## Exercise task:
Convert the material below into a JSON list of strings, with one string for each line. Omit blank lines and leave the pictures out.

-- Start of Record list --

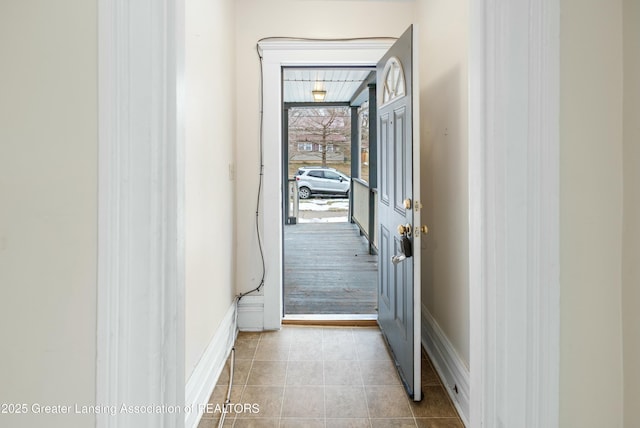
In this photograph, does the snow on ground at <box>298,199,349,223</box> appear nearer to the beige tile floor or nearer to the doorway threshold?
the doorway threshold

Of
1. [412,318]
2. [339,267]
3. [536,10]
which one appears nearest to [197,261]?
[412,318]

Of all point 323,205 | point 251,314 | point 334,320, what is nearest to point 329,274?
point 334,320

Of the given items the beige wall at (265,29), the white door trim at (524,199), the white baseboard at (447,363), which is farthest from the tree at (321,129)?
the white door trim at (524,199)

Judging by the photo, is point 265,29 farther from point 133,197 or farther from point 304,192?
point 304,192

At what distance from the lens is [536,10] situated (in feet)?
3.23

-- End of Record list --

## The output:
[
  "In this photograph, does the snow on ground at <box>298,199,349,223</box> appear nearer to the beige tile floor or nearer to the doorway threshold?",
  "the doorway threshold",
  "Of",
  "1. [412,318]",
  "2. [339,267]",
  "3. [536,10]",
  "which one appears nearest to [197,261]?",
  "[412,318]",
  "Of all point 323,205 | point 251,314 | point 334,320, what is nearest to point 329,274?",
  "point 334,320",
  "Of the given items the beige wall at (265,29), the white door trim at (524,199), the white baseboard at (447,363), which is farthest from the tree at (321,129)?",
  "the white door trim at (524,199)",
  "Judging by the photo, is point 265,29 farther from point 133,197 or farther from point 304,192?",
  "point 304,192",
  "At what distance from the lens is [536,10] situated (in feet)?",
  "3.23"
]